- [EXERCISE DETAILS] Only the text should be kept: print every entry below exactly and leave each image out.

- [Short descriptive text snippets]
■ ■ ■ ■ ■ ■ ■

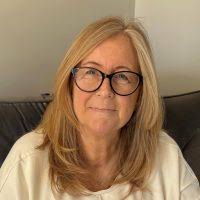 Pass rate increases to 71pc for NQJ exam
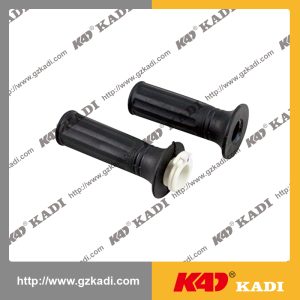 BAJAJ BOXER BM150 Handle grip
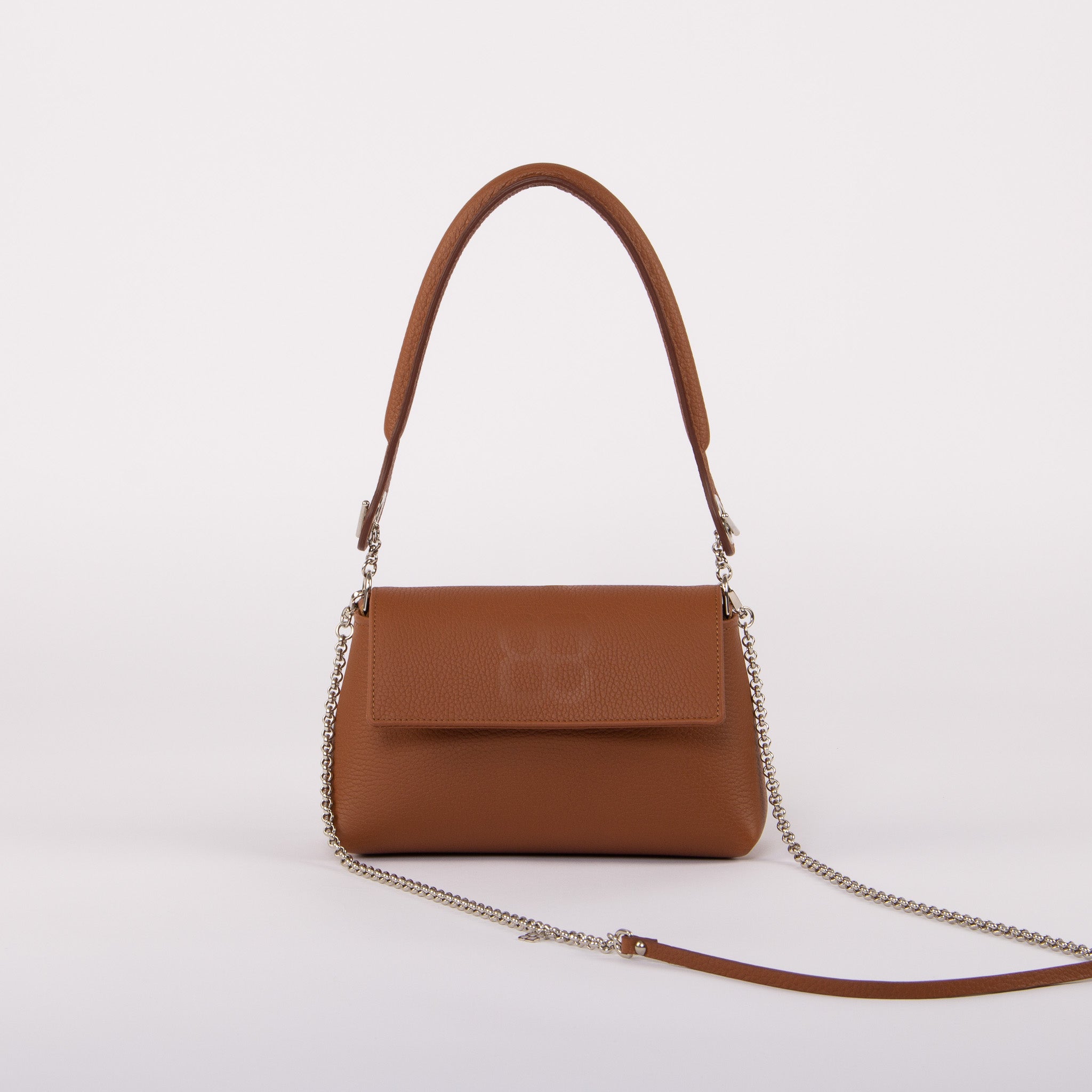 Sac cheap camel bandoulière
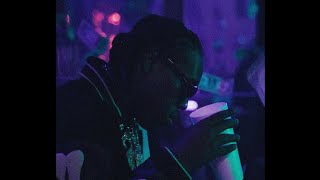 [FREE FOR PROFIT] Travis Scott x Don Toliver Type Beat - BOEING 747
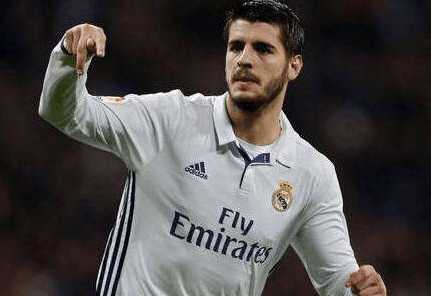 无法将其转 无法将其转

■ ■ ■ ■ ■ ■ ■

- [REPLY]
 Pass rate increases to 71pc for NQJ exam
 BAJAJ BOXER BM150 Handle grip
 Sac cheap camel bandoulière
 [FREE FOR PROFIT] Travis Scott x Don Toliver Type Beat - BOEING 747
 无法将其转 无法将其转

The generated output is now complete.